— Start of Text segment —

The worst of it are the attitudes of the white men in charge, like President Ulysses Grant (played, oh ho!, by actor-turned-right-wing-politician-turned-actor-maybe-about-to-turn-right-wing-presidential candidate Fred Thompson), ostensibly a friend to the red man, who avers that “setting the Indian on the course to civilization best ensures his survival” and that “there’s no saving the Sioux unless we compel them to give up their way of life and settle on the reservation.” Entire anthropological, sociological, and political careers have been expended on unraveling the bigotry involved in statements like those, so there’s no point in my going into them again. Clearly, though, horrific ironies about burning villages to save villages were not inventions of the 20th century. Though perhaps they are uniquely American ironies, and the obvious parallels to current American endeavors involving burning villages -- or nations -- in order to save them are not entirely absent: “What would you have us do, Senator?” the anti-Indian General Sherman (Colm Feore [The Exorcism of Emily Rose], who’s so good at being so loathsome onscreen) sneers at the pro-Indian politician Henry Dawes (Aidan Quinn: Nine Lives). “Cut and run?”

— End of Text segment —

Aim of the exercise:
Answer these questions about the film review:
1. Which actor plays President Ulysses Grant?
2. According to Grant, what best ensures the Indian's survival?
3. Which actor plays the politician Henry Dawes?

— Start of Given information —

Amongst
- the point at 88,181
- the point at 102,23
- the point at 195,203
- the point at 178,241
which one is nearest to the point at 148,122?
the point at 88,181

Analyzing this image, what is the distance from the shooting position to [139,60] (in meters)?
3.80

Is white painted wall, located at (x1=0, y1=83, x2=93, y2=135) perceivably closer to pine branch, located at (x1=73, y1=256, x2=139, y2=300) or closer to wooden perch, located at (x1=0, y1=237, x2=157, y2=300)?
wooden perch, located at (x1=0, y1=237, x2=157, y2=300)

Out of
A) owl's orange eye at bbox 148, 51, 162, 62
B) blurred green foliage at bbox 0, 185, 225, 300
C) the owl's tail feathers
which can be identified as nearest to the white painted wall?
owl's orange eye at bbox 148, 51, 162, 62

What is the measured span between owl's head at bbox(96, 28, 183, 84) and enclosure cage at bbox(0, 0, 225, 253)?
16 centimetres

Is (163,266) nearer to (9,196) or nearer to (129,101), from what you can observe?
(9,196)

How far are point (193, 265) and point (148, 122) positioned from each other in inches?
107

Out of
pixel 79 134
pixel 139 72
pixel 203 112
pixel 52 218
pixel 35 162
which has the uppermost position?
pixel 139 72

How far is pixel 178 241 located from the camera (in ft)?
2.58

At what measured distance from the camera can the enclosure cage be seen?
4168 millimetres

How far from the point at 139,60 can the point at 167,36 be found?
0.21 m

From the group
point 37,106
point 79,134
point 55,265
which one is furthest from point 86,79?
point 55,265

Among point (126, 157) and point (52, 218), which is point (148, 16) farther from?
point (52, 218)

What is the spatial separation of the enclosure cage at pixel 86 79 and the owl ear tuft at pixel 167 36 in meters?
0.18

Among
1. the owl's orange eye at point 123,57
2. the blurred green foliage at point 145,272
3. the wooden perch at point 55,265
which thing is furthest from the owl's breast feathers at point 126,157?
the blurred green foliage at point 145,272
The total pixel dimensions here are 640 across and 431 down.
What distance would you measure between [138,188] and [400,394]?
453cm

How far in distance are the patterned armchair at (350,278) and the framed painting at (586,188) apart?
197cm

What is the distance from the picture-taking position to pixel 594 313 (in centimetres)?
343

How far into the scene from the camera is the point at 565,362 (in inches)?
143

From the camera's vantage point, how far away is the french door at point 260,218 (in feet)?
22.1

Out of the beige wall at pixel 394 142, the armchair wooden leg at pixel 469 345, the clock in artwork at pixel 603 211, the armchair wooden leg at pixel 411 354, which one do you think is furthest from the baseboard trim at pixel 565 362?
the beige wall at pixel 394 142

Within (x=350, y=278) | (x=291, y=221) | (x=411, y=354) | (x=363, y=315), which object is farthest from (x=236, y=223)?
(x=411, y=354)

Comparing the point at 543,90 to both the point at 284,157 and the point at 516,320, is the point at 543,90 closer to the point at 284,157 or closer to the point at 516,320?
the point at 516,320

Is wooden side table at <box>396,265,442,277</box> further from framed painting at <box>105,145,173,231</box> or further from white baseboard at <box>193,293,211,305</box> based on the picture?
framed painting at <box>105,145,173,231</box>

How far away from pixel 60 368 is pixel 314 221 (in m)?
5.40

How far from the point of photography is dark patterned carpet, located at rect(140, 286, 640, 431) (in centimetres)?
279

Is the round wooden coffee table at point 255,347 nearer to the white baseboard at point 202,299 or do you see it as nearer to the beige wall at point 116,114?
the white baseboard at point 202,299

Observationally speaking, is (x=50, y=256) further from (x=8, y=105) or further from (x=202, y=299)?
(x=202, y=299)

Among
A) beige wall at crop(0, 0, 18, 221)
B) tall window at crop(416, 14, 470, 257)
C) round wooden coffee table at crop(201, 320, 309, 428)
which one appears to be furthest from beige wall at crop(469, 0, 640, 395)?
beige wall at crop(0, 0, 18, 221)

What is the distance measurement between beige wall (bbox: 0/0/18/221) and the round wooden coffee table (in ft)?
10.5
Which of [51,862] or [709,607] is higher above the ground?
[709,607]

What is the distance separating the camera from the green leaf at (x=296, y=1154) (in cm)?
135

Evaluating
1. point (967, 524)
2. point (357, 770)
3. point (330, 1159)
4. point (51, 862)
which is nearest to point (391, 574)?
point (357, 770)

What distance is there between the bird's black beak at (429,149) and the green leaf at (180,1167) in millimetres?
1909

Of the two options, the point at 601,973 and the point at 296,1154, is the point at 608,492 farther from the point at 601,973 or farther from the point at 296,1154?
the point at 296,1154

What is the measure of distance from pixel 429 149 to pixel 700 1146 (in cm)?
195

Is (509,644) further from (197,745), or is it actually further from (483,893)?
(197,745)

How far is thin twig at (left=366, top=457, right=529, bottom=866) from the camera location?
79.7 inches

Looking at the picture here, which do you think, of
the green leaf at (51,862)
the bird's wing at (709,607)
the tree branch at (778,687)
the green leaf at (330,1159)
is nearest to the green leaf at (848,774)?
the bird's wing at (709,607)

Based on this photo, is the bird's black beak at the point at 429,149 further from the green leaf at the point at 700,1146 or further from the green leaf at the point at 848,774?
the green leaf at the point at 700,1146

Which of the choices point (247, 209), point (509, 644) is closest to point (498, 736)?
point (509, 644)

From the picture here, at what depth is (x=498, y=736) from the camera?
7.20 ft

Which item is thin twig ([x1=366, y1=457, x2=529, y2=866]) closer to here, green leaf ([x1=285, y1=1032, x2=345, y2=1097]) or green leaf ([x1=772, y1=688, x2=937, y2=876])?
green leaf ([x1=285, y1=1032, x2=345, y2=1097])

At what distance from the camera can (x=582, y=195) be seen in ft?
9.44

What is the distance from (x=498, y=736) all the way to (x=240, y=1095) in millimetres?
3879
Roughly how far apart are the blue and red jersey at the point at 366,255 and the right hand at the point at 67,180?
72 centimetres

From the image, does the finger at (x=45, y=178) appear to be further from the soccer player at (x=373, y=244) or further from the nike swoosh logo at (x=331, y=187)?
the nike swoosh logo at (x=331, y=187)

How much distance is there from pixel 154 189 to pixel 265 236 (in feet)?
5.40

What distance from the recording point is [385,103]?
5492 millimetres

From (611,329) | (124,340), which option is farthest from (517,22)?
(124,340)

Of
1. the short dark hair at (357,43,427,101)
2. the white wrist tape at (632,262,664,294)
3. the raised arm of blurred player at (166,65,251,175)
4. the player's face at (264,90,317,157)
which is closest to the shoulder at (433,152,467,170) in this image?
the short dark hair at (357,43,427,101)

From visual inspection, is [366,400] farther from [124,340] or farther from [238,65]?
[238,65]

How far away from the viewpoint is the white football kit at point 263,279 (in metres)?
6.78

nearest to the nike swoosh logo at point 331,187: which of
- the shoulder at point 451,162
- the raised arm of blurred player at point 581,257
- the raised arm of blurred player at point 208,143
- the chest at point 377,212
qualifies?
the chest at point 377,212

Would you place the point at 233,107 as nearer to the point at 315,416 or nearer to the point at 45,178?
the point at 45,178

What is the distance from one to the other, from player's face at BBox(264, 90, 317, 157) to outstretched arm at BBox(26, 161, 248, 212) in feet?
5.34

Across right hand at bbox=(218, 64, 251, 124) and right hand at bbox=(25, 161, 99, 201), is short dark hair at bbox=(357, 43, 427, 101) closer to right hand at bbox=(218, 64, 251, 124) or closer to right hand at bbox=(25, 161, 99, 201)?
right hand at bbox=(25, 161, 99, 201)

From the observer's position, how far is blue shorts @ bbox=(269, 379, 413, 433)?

— End of Given information —

Written response:
1. Fred Thompson
2. Setting the Indian on the course to civilization
3. Aidan Quinn